The French army is often called la Grande Muette, or “the Great Silent.” The war in Mali confirms the French military’s well-deserved reputation of being secretive about front-line actions. “Locking the information is more in the culture of the French army than of the U.S. army,” says Maurice Botbol, director of La Lettre du Continent. In the first two weeks of military operations against Islamist militant groups in Mali, the French army has released only a blurry video of an air attack at an undisclosed location.
International journalists who have flown to Mali are kept far from the front lines. No journalist has been embedded with the Special Forces that have carried out the first assaults. Most reporters who receive the authorization to accompany the troops are limited to coverage of marginal stories, such as military preparations on the Bamako airport or the “progress of the troops to the North,” very far from the battlefields.
The roads to the North are blocked by a succession of checkpoints manned by the Malian army. “They are very nervous,” says Gérard Grizbec, a reporter with the public service TV channel France 2. “They have received stern orders from the French forces: ‘Don’t let yourself being overtaken by journalists.’ They usually ask us where we’re going, check our passport, and request an accreditation of the Malian Communications Ministry.”
And then they often turn the media away.
“All the reporters that travel to the North come back frustrated and furious to Bamako,” complains Jean-Paul Mari, special envoy for the newsweekly Le Nouvel Observateur. “This is a war without images and without facts.” On January 22, the French channel i>Télé devoted a whole report to the difficulty of reporting. “We try to outwit the Malian army,” says its editor-in- chief, Lucas Menget. “It is like a cat-and-mouse game.” And up to now, it is a losing game for the press.

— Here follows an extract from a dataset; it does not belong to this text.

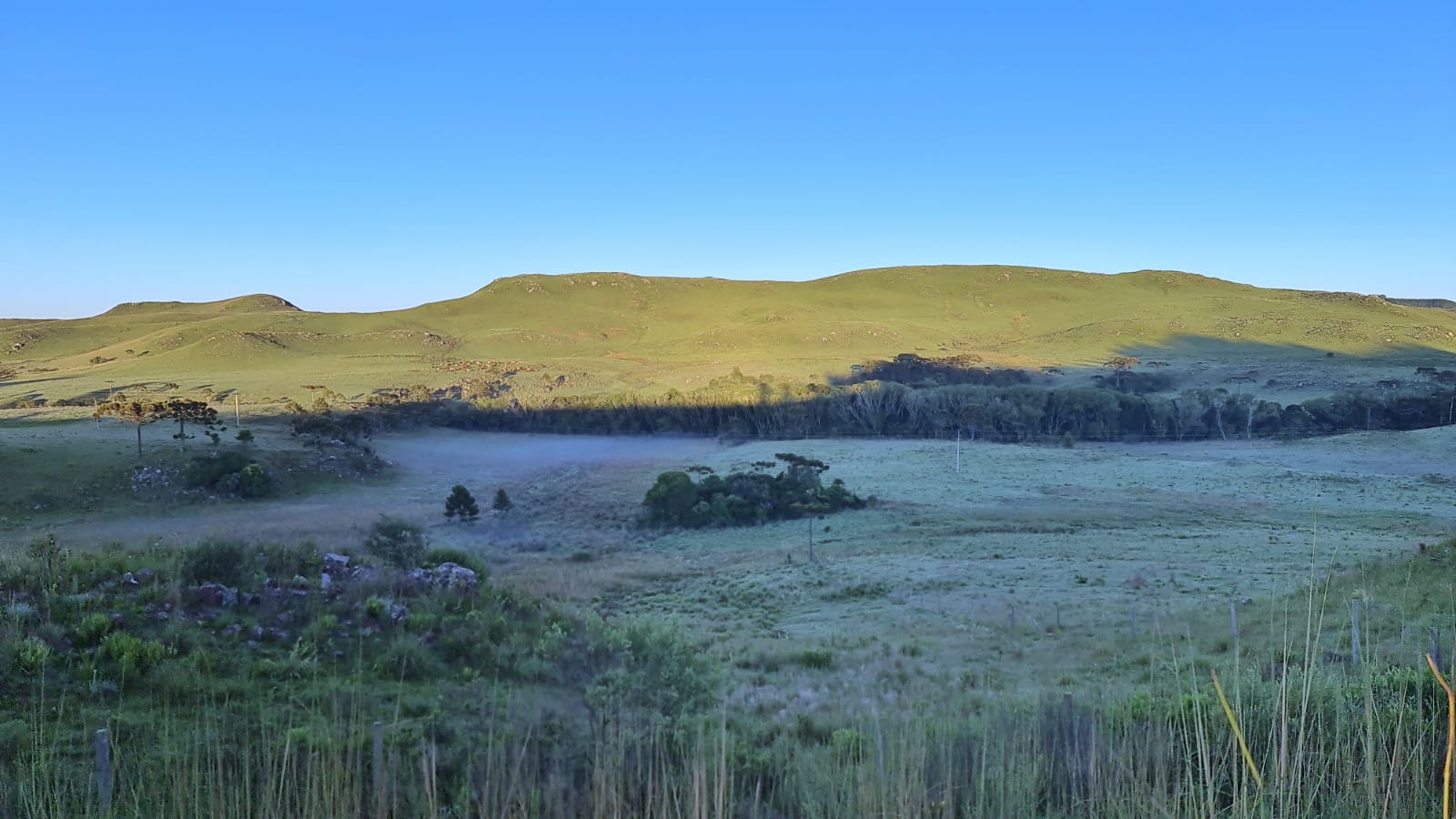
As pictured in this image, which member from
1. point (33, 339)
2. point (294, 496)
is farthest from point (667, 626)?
point (33, 339)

French journalists have been protesting against this blackout and, despite the dangers of reporting without army protection, have asked to be allowed closer to the front. Still, the specter of abduction looms over the press corps. “I often think about what happened to Hervé Ghesquière and Stéphane Taponier,” says Hugues Huet, special correspondent for the French public service channel France 3. Huet was referring to the two French TV journalists held captive by the Taliban for 547 days in 2010 and 2011 in Afghanistan.

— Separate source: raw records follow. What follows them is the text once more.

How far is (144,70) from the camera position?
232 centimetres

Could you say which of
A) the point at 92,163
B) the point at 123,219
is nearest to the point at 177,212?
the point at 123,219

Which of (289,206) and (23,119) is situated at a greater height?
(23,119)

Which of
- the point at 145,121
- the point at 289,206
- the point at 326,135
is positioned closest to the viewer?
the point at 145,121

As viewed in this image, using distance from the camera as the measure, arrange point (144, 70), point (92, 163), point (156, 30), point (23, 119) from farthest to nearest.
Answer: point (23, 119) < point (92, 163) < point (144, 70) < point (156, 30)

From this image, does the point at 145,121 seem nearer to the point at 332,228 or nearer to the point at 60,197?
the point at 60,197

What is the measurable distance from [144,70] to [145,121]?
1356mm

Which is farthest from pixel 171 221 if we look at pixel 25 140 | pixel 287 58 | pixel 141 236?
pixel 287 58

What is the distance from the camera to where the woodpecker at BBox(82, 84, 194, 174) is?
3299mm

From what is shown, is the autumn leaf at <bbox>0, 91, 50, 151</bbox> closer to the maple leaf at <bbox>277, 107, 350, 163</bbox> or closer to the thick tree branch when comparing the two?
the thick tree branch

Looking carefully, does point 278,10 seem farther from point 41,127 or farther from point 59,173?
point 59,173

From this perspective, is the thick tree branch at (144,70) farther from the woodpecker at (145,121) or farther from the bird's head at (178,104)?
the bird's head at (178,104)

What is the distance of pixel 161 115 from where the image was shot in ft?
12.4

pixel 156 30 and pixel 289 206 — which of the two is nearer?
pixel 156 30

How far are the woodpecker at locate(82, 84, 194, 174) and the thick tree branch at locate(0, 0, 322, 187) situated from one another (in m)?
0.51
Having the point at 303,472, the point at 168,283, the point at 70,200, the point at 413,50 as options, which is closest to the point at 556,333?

The news director of France Télévisions, Thierry Thuillier, who had to manage the hostage situation, has adopted a strict policy. “The absolute rule is not to cross the front line. It is out of question to try to reach the rebel groups because French journalists are potential targets,” he told the daily Le Figaro. The French army has also been underlining the dangers of abduction and has warned against the adverse effects it could have on the operations and safety of French soldiers.
But many journalists claim the right to assess–and accept–risk on their own. “The military have abandoned the zero-casualty tale,” says Mari. “The tale of zero risk for journalists should also be dropped.”

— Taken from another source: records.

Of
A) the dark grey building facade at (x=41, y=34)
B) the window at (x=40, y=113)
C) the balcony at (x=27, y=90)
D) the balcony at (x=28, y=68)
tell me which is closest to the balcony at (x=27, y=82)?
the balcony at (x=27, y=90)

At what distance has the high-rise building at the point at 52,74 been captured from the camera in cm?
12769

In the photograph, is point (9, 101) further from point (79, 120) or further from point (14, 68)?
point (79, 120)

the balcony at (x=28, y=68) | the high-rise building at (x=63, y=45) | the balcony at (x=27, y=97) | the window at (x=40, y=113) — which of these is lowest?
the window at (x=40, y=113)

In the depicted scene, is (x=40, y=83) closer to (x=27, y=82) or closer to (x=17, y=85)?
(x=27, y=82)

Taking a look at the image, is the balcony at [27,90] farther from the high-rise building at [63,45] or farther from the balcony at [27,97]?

Others openly express their “suspicions” about the “culture of secrecy” they perceive as surrounding the conflict in Mali. “Do they want to hide something?” asks Sylvain Cherkaoui, a photographer on assignment for the daily Le Monde. Abuses and summary executions have allegedly been committed by the Malian army in some of the towns that have been reconquered. These reports are taken seriously in Paris. If such abuses are confirmed and repeated, they might undermine the support of the French public for the military intervention.
The French operation in Mali demonstrates again that truth is the first casualty of war, but it’s also a reminder that no military force can control the message completely. A photograph by AFP’s Issouf Sanogo, showing a French soldier wearing a skull mask that emulates a character in the video game “Call of Duty,” has forced the French army to come out of the woods and condemn the soldier’s behavior as “unacceptable.”
“The army is taking a big risk in not showing images,” warns Carl Meeus of Figaro magazine. “In any case, some images will inevitably circulate and this will create a risk of boomerang because we well know that a war is never clean.”